27 Ocak 2014 Pazartesi

GEÇİCİ VEYA BELİRLİ SÜRELİ İŞLERDE İŞ SAĞLIĞI VE GÜVENLİĞİ NASIL OLMALI ?



23.08.2013 tarihli ve 28744 sayılı Resmi Gazete’de yayımlanan Yönetmelik uygulama bakımından önem taşıyor. Yönetmelik 6331 sayılı İş Sağlığı ve Güvenliği Kanunu kapsamına giren; belirli süreli işlerde veya belli bir işin tamamlanması ya da belirli bir olgunun ortaya çıkması gibi, sözleşme süresinin sona ermesinin objektif koşullara bağlı olduğu işlerde ve bu işlerde çalışanlara veya geçici iş ilişkisi kurulan işverene ait işyerinde geçici iş sözleşmesi ile çalışanlara uygulanacak.

Yönetmeliğe göre (m.5), işveren, belirli süreli işlerde veya geçici süreli iş ilişkilerinde, özellikle kişisel koruyucu donanımlara erişim dâhil olmak üzere işyerinde çalışanların sağlık ve güvenliklerinin korunmasını içeren çalışma koşulları bakımından farklı uygulamalarda bulunamayacak.

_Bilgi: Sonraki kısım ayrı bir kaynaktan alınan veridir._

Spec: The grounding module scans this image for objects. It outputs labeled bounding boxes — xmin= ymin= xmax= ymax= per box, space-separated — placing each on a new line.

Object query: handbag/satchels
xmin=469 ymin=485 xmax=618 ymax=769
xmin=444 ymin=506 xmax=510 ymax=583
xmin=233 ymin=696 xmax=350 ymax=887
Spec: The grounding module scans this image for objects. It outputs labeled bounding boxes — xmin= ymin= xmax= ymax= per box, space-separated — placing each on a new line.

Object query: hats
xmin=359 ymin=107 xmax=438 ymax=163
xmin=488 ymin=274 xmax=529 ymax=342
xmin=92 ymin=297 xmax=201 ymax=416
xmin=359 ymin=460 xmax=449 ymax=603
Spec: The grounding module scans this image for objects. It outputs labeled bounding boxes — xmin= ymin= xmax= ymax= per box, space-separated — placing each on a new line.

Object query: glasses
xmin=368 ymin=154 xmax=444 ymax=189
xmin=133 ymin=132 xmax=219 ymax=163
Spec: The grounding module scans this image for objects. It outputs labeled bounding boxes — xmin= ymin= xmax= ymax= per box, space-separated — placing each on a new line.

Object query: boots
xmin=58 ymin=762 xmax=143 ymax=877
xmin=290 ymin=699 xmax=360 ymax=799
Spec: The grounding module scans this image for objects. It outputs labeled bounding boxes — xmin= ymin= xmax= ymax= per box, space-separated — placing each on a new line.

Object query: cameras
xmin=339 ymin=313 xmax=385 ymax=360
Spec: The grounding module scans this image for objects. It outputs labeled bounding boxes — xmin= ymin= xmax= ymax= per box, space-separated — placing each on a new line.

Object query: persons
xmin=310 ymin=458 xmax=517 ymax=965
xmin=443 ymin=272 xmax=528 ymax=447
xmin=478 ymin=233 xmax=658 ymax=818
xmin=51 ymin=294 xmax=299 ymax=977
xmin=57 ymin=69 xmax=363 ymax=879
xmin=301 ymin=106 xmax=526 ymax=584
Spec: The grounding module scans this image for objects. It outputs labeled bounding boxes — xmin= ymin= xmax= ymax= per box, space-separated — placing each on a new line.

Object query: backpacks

Yönetmeliğe göre, (m.6), işveren, belirli süreli işlerde veya geçici süreli iş ilişkilerinde 6331 sayılı Kanunun 16 ncı maddesinde belirtilen bilgilendirme yükümlülüğü saklı kalmak kaydı ile çalışanlara işe başlamadan önce yapacakları işin ne olduğu ve bu işte karşılaşacakları riskler hakkında gerekli bilgilerin verilmesini sağlayacak. Yine, özellikle yapılacak işin gerektirdiği mesleki bilgi, yetenek, tecrübe ve gerekli sağlık gözetiminin neler olduğu konusunda bilgi verilmesini sağlayacak. Ayrıca iş nedeniyle ortaya çıkabilecek ilave özel riskler açıkça belirtilecek.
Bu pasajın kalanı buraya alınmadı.